|Ngozi Okonjo Iweala, Finance Minister|
The federal government generated a total of N10.655 trillion in 2012, the Central Bank of Nigeria (CBN) has disclosed.
The amount, according to the central bank, exceeded the N9.7 trillion target for the fiscal year by 9.9 per cent.
The CBN made this known in its annual report for 2012 posted on its website.
The development was attributed to the favourable receipts from both oil and non-oil revenue sources.
An analysis of the receipts indicated that the gross oil revenue accounted for N8.026 trillion (19.8 per cent of GDP) and represented 75.3 per cent of the total.
At that level, it also surpassed the 2012 budget benchmark of N6.636 trillion by 20.9 per cent, but was below the 2011 receipts by 9.6 per cent.
However, the report showed the computed capital adequacy ratio (CAR) for Nigerian banks indicated the industry average stood at 18.3 per cent, compared to the computed average of 17.7 per cent at end-December 2011.
“Available data further revealed that all deposit money banks (DMBs), except one met the stipulated minimum ratio of 10 per cent. The asset quality of the banks, as measured by the ratio of non-performing loans to industry total, improved substantially as it declined from 4.95 per cent at end-December 2011, to 3.47 per cent at end-December 2012. The average industry liquidity ratio (LR) stood at 63.9 per cent, and exceeded the prescribed LR of 30.0 per cent, compared with 69.1 per cent at end-December 2011,” it stated.

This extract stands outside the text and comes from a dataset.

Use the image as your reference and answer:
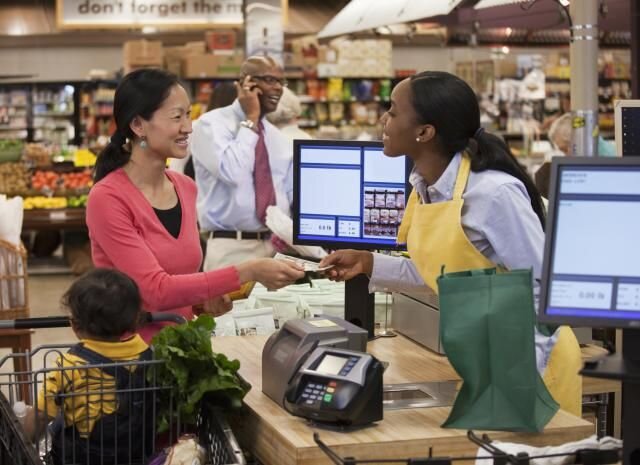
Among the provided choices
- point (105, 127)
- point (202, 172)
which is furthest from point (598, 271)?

The number of banks’ branches also declined by 3.9 per cent to 5,585 from 5,810 in 2011.
According to the CBN, the number of reported cases of fraud and forgery in the banking industry increased in 2012. Specifically, the central bank disclosed that there were 4,527 cases of fraud and forgery involving the sum of N14.8 billion and $1.6 million respectively, compared to the 2,527 cases involving the sum of N29.5 billion at the end of December 2011.
It added: “However, the actual loss to banks fell by 26.1 per cent to N4.27 billion and $0.4 million, from N5.78 billion at end-December 2011. The cases of fraud were perpetrated mostly by outsiders and some bank staff, through such means as pilfering, theft, suppression and conversion of customers’ deposits, illegal funds transfer and fraudulent ATM withdrawals.”
The CBN said it continued with its consolidated supervision of all entities within the banking groups in the review year, to ensure that all risks were properly evaluated on a global basis. Consequently, it disclosed that both joint and solo examinations of offshore subsidiaries of Nigerian banks were conducted in 2012.
“The audited financial statements of the CBN for the year ended December 31, 2012 showed that a net income of N305.6 billion before operating expenses was realised, representing a decline of 1.8 per cent below the level at end- December 2011.
“The fall in income largely reflected the fall in net interest income (-2.2 per cent), other operating income (-13.7 per cent) and a significant increase in interest expense (320.9 per cent). Similarly, operating cost declined by 6.5 per cent, bringing the operating surplus before appropriation to N100.38 billion, which represented an increase of 25.2 per cent over the level at end-December 2011.
“In accordance with the provisions of Section 22(1) and (2) of the Fiscal Responsibility Act (FRA) 2007, the sum of N80.3 billion was due to the Federal Government, while the balance accrued to general reserve. The size of the CBN balance sheet increased by 16.6 per cent to N13,200.5 billion at end-December 2012,” it stated further.